Mais l’Arménie nous montre aussi ce que nous ne voyons plus : l’histoire des hommes est d’abord celle des civilisations. La leur est la nôtre. Car leurs racines sont les nôtres. Premier royaume chrétien, dont le gisant du dernier roi repose à la basilique de Saint Denis, l’Arménie est notre sœur. Toujours, dans sa douloureuse histoire, c’est vers l’Europe et singulièrement vers la France qu’invariablement, elle aura porté son regard et son espoir. Aussi lorsqu’en 2020 l’Azerbaïdjan, appuyé par la Turquie, a lancé son offensive sur la région du Haut-Karabach, c’est de nouveau vers l’Europe que l’Arménie s’est tournée.
Et si l’Europe a répondu à cet appel avec une certaine timidité, se réfugiant derrière la neutralité, la raison ne tient pas aux seules divergences de vues et d’intérêts entre les chancelleries européennes : cette civilisation commune qui l’unit aux Arméniens, l’Europe ne l’assume plus. Or, l’Europe n’est pas qu’un ensemble d’institutions, c’est d’abord une civilisation.
Et les civilisations sont mortelles. C’est ce message d’avertissement qu’à la suite de Paul Valéry nous lance l’Arménie : l’Europe peut disparaître de ne plus se reconnaître. En voulant s’affranchir de ses racines, elle laisse une friche que viennent labourer les semeurs de haines, à commencer par la haine islamiste.
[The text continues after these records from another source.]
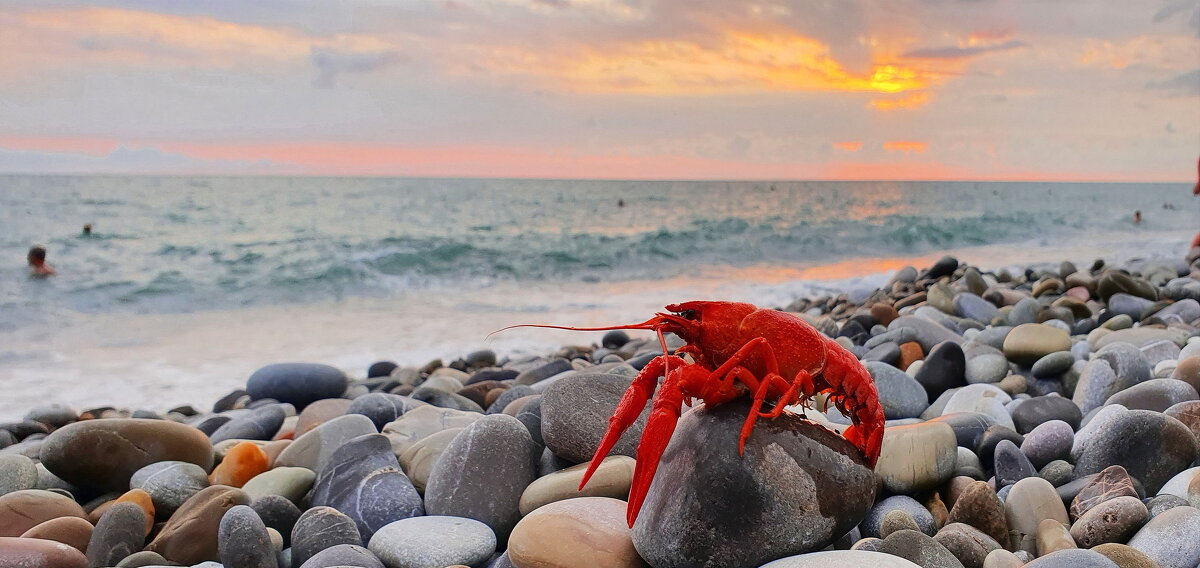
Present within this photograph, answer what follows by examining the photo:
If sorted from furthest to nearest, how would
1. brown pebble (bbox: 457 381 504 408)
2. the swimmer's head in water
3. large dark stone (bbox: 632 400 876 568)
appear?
1. the swimmer's head in water
2. brown pebble (bbox: 457 381 504 408)
3. large dark stone (bbox: 632 400 876 568)

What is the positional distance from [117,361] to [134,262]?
38.8ft

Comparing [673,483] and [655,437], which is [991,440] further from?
[655,437]

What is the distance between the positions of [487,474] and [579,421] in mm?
508

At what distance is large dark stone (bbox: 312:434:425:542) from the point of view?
379 cm

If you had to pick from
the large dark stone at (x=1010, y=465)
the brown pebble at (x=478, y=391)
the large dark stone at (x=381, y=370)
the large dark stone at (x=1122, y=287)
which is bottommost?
the large dark stone at (x=381, y=370)

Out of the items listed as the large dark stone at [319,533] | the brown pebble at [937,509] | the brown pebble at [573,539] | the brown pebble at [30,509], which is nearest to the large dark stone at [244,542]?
the large dark stone at [319,533]

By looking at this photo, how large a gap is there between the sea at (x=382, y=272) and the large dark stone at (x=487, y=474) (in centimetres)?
645

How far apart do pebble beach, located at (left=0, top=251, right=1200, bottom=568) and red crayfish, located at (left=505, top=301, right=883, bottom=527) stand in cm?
15

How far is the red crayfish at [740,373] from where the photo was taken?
242 cm

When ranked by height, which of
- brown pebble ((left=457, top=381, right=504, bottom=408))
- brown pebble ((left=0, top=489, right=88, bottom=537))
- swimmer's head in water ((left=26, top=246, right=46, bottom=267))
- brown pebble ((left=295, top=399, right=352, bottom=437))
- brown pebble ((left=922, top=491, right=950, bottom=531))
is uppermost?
brown pebble ((left=922, top=491, right=950, bottom=531))

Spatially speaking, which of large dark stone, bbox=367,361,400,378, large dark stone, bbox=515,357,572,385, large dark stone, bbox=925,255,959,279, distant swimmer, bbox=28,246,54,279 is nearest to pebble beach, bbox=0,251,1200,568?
large dark stone, bbox=515,357,572,385

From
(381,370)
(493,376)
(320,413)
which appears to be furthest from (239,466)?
(381,370)

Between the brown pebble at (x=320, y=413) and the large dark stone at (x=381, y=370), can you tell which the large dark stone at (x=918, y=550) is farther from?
the large dark stone at (x=381, y=370)

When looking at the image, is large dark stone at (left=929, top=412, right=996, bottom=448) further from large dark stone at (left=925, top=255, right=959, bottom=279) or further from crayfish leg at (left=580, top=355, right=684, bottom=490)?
large dark stone at (left=925, top=255, right=959, bottom=279)
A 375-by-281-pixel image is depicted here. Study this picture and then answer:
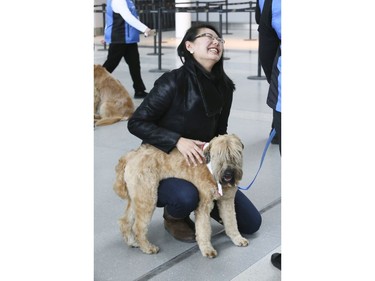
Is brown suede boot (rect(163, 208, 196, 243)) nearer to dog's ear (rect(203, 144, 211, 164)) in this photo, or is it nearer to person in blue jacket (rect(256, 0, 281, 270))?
dog's ear (rect(203, 144, 211, 164))

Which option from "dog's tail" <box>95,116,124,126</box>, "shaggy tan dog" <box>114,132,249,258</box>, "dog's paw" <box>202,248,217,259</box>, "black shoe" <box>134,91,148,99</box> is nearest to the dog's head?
"shaggy tan dog" <box>114,132,249,258</box>

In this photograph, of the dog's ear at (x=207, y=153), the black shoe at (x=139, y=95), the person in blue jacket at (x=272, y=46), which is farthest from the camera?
the black shoe at (x=139, y=95)

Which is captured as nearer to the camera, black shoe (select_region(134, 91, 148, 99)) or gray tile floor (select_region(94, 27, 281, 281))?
gray tile floor (select_region(94, 27, 281, 281))

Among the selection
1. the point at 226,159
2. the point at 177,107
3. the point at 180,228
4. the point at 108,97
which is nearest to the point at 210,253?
the point at 180,228

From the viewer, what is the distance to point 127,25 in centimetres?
740

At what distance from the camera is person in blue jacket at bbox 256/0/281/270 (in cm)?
262

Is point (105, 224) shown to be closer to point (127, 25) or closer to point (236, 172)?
point (236, 172)

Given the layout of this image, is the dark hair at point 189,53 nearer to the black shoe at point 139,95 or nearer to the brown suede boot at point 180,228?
the brown suede boot at point 180,228

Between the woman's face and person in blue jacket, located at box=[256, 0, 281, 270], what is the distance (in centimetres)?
29

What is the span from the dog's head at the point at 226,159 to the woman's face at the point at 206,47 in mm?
455

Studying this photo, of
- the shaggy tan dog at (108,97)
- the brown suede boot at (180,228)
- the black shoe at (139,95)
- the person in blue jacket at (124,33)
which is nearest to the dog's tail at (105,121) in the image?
the shaggy tan dog at (108,97)

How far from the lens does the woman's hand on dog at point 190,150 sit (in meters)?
3.08
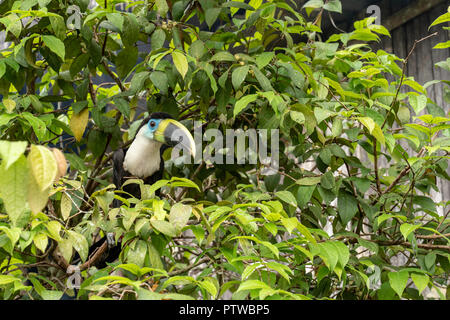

Cette même haine qui a frappé les Arméniens, à travers les crimes commis par les mercenaires djihadistes au Haut-Karabach, comme elle frappe déjà les Européens.
C’est le même totalitarisme qui réunit ceux qui, en Arménie, voudraient réduire en cendres les monastères et les églises, avec ceux qui, en France, ont massacré le père Hamel et fait couler le sang dans la basilique de Nice. Même idéologie, même totalitarisme, mêmes ennemis : Français et Arméniens, c’est dans l’adversité que nous prenons conscience de cette même civilisation qui nous unit.
Ces liens d’unité entre nos deux nations, il nous faudra les raffermir. Par une action extérieure assumant pleinement notre responsabilité dans le processus de paix au sein du groupe de Minsk comme au sein de l’Union européenne. Nous souhaitons une conférence internationale pour l’Arménie à Paris, qui au-delà de la sécurité et de l’économie, mobilise également l’Unesco sur la protection du patrimoine culturel et religieux du Haut-Karabach. Par cette relation intérieure, aussi, qui unit dans le cœur de nos compatriotes franco-arméniens nos deux nations.
Peu de peuples auront donné autant de grands Français à la France que le peuple arménien. Le hasard n’y est pour rien. La France et l’Arménie portent en elles plus que leur propre destin. Cette part d’universel qu’ensemble nous possédons, nous devons la préserver pour la grandeur de notre civilisation. Cette civilisation européenne dont l’Arménie demeure la courageuse sentinelle.